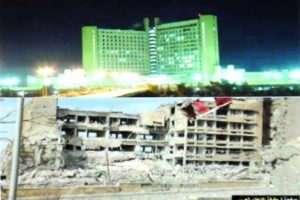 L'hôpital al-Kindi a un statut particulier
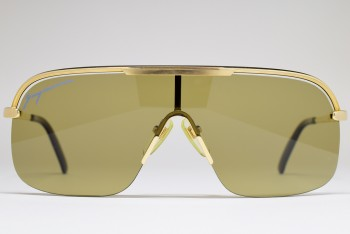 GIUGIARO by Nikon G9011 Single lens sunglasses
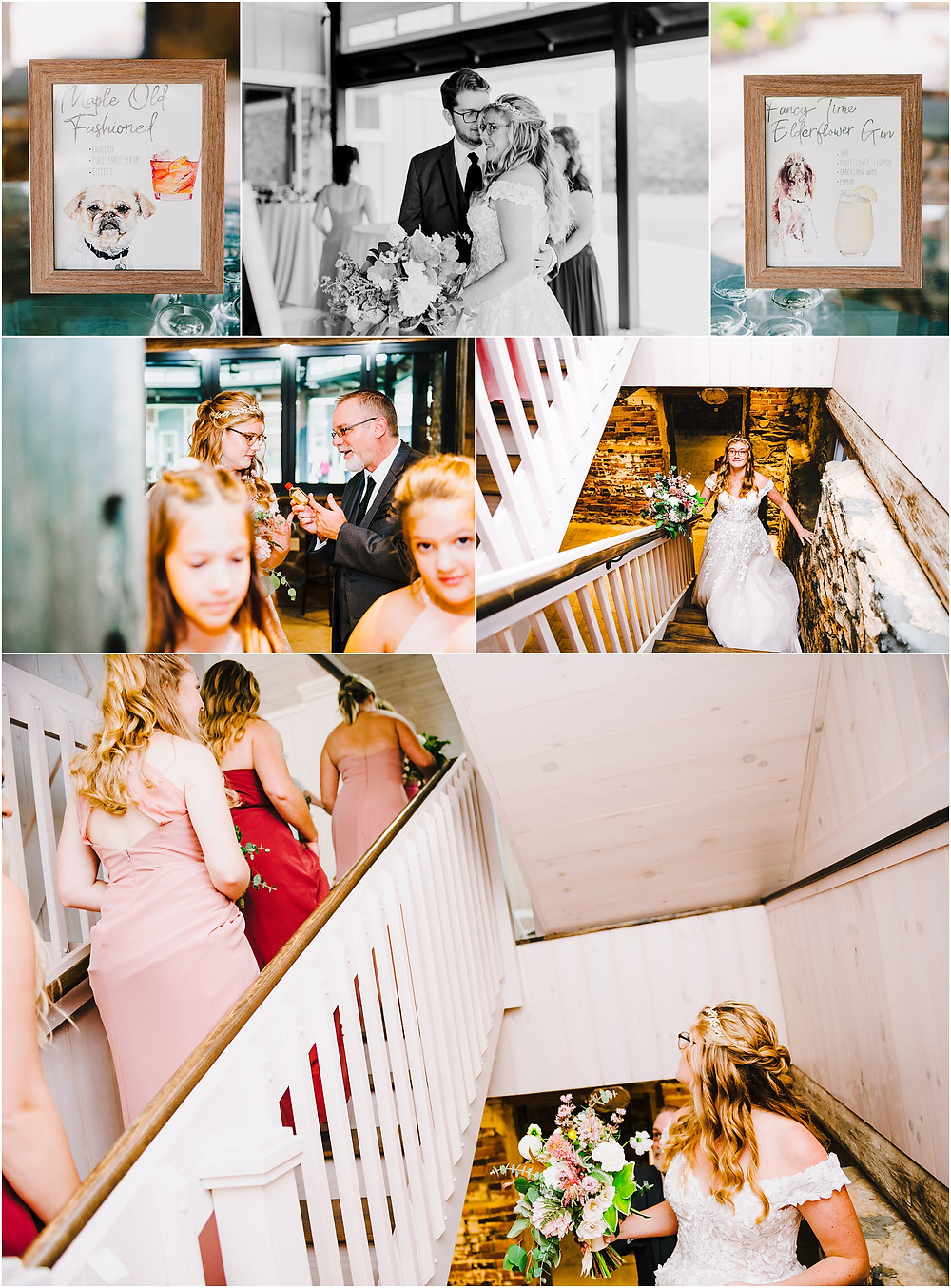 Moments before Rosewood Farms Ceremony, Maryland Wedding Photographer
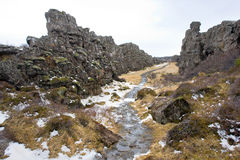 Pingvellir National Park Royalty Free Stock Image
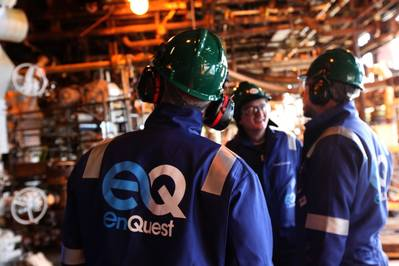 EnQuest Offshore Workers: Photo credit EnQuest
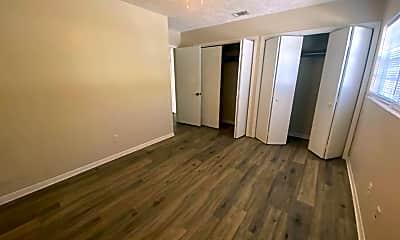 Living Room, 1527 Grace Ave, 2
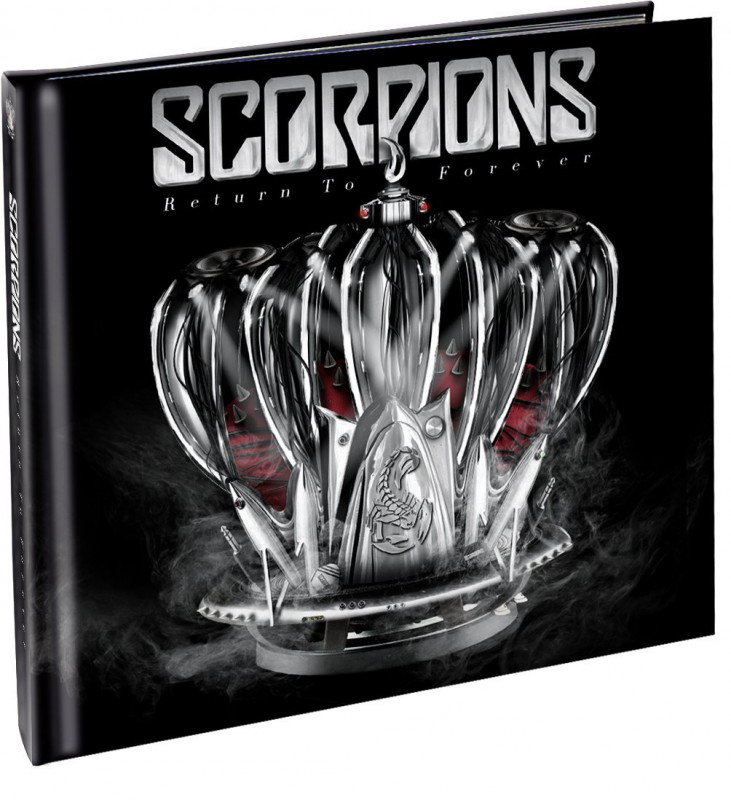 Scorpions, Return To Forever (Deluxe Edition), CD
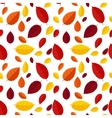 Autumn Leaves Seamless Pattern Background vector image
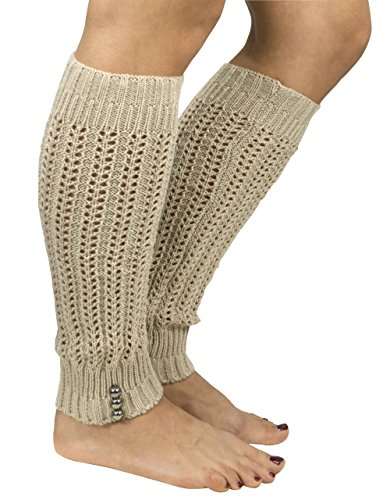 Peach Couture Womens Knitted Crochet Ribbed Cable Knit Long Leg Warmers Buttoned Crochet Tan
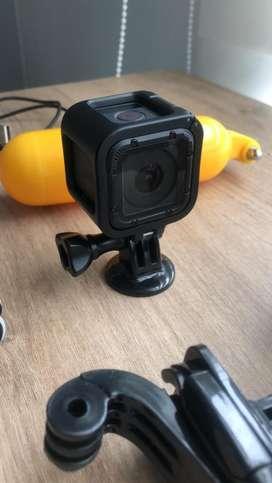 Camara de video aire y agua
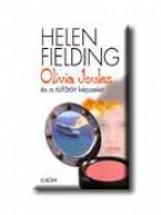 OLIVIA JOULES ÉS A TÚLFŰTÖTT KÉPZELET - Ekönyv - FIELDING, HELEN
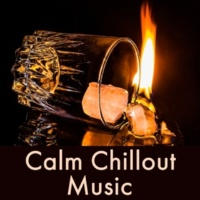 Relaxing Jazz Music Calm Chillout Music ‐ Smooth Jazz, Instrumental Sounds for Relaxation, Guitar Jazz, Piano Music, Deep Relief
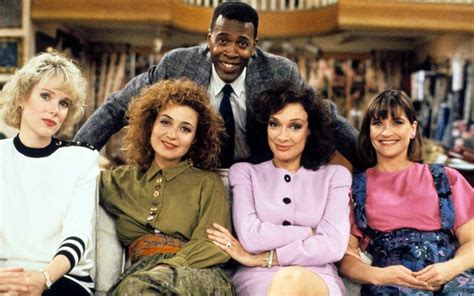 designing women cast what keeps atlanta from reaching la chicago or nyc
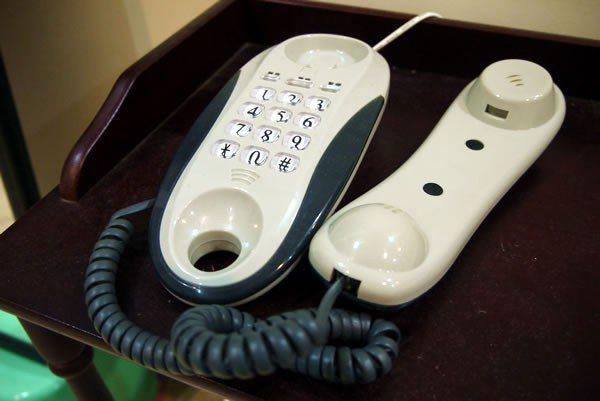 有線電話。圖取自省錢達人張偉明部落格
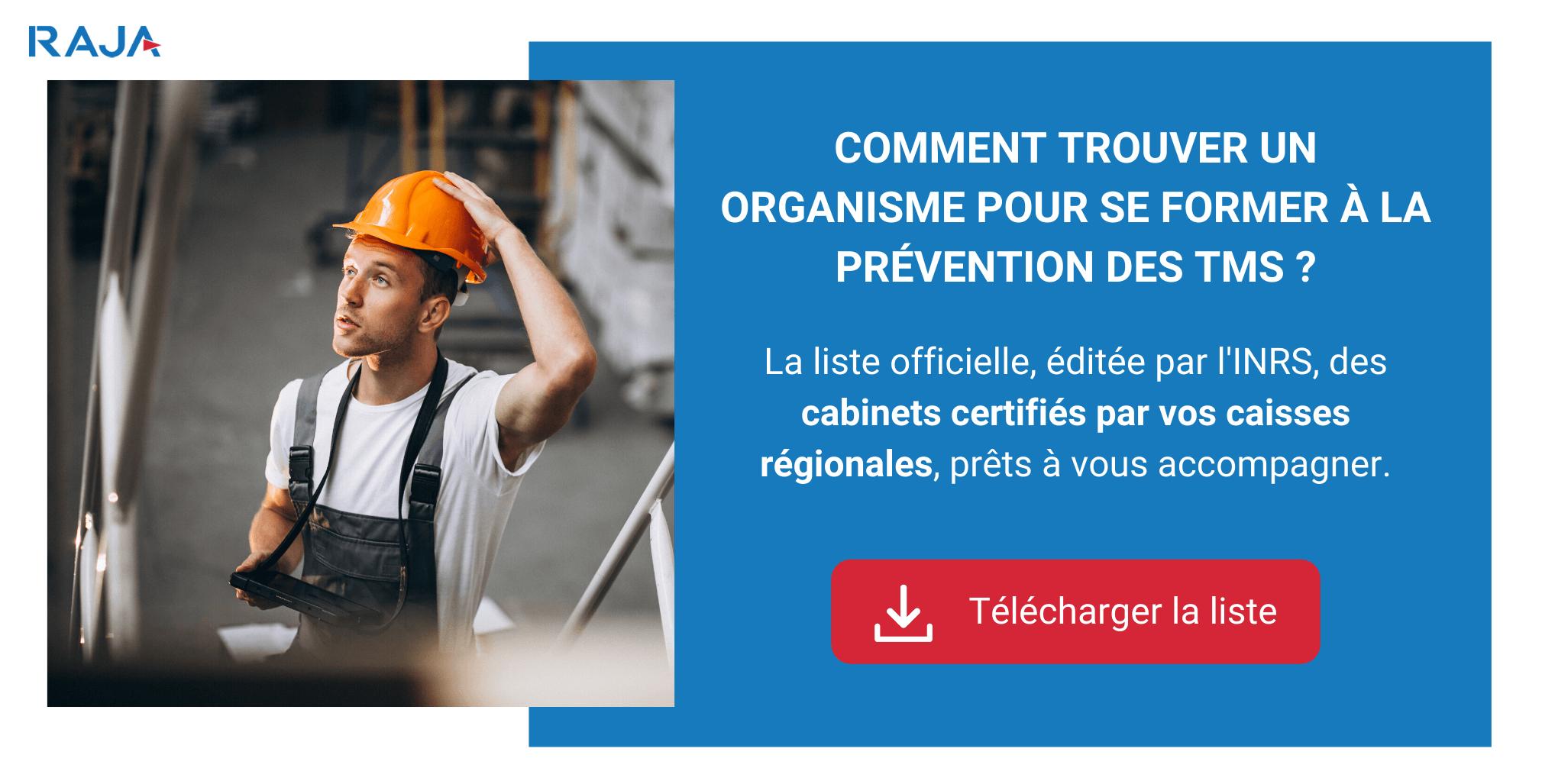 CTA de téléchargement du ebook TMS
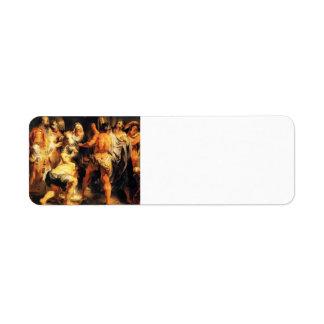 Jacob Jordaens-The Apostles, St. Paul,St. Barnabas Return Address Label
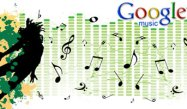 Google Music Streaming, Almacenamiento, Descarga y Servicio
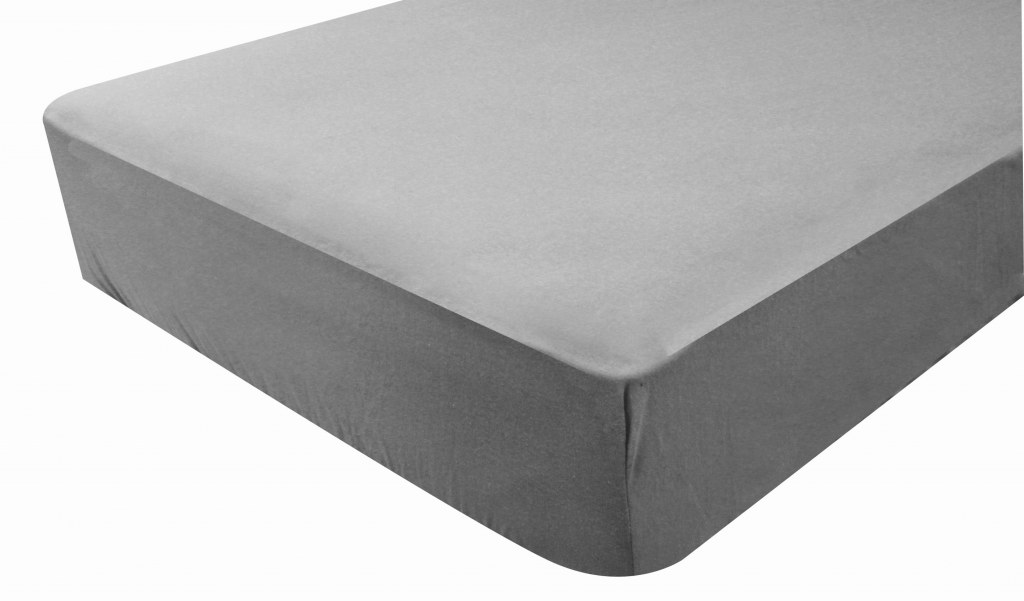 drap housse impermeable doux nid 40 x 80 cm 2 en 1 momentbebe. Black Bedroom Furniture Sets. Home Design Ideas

=== Work order ===
An exact transcription of all the entries is required, without the pictures.

=== Result of the exercise ===
 L'hôpital al-Kindi a un statut particulier
 GIUGIARO by Nikon G9011 Single lens sunglasses
 Moments before Rosewood Farms Ceremony, Maryland Wedding Photographer
 Pingvellir National Park Royalty Free Stock Image
 EnQuest Offshore Workers: Photo credit EnQuest
 Living Room, 1527 Grace Ave, 2
 Scorpions, Return To Forever (Deluxe Edition), CD
 Autumn Leaves Seamless Pattern Background vector image
 Peach Couture Womens Knitted Crochet Ribbed Cable Knit Long Leg Warmers Buttoned Crochet Tan
 Camara de video aire y agua
 OLIVIA JOULES ÉS A TÚLFŰTÖTT KÉPZELET - Ekönyv - FIELDING, HELEN
 Relaxing Jazz Music Calm Chillout Music ‐ Smooth Jazz, Instrumental Sounds for Relaxation, Guitar Jazz, Piano Music, Deep Relief
 designing women cast what keeps atlanta from reaching la chicago or nyc
 有線電話。圖取自省錢達人張偉明部落格
 CTA de téléchargement du ebook TMS
 Jacob Jordaens-The Apostles, St. Paul,St. Barnabas Return Address Label
 Google Music Streaming, Almacenamiento, Descarga y Servicio
 drap housse impermeable doux nid 40 x 80 cm 2 en 1 momentbebe. Black Bedroom Furniture Sets. Home Design Ideas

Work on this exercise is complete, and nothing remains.